▼▼▼

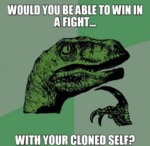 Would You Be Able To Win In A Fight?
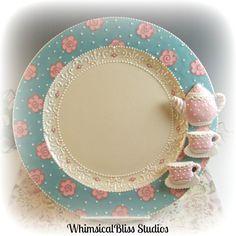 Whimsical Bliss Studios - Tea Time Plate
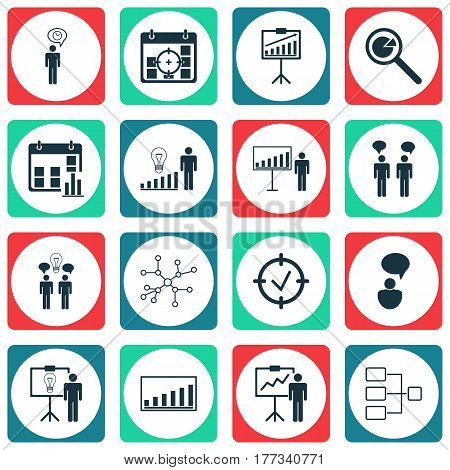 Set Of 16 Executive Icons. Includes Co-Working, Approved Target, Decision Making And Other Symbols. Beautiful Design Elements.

▲▲▲
▼▼▼

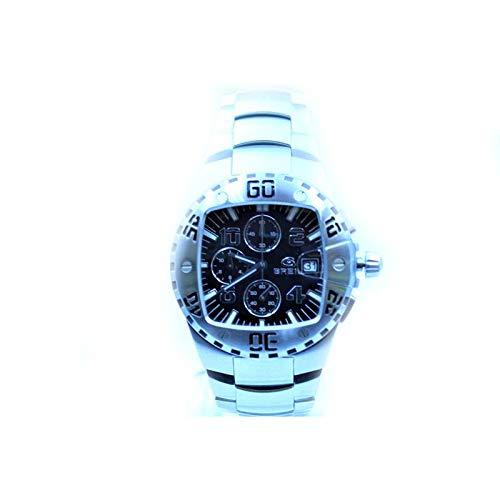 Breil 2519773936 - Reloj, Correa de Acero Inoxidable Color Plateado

▲▲▲
▼▼▼

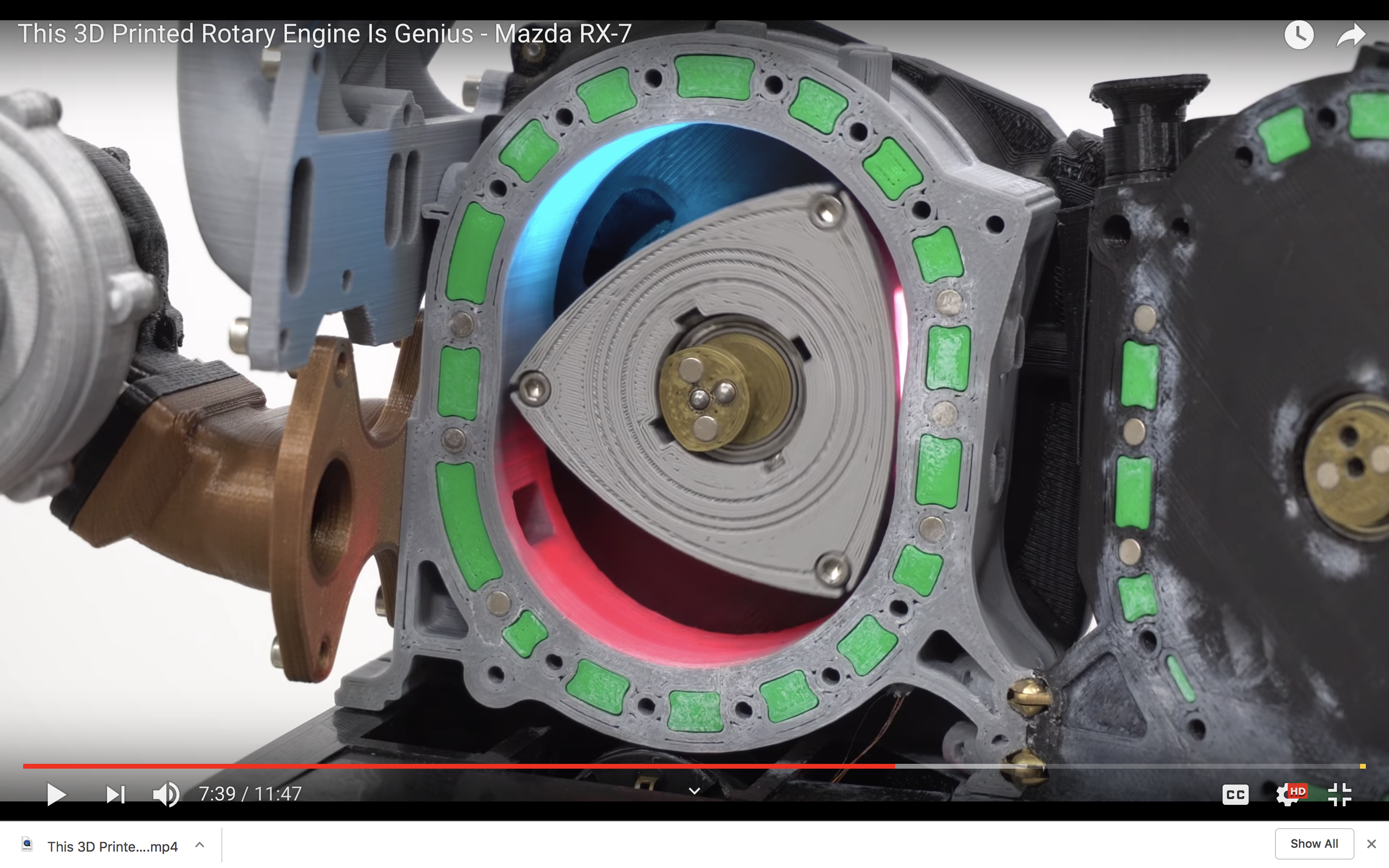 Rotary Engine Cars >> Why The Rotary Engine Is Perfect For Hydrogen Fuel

▲▲▲

WHAT THIS TASK INVOLVES =
Return exactly the stretch above whose first line contains "Whimsical Bliss Studios - Tea Time Plate" and whose last line contains "Set Of 16 Executive", and nothing outside it. The pictures should not appear.

RESPONSE AREA =
 Whimsical Bliss Studios - Tea Time Plate
 Set Of 16 Executive Icons. Includes Co-Working, Approved Target, Decision Making And Other Symbols. Beautiful Design Elements.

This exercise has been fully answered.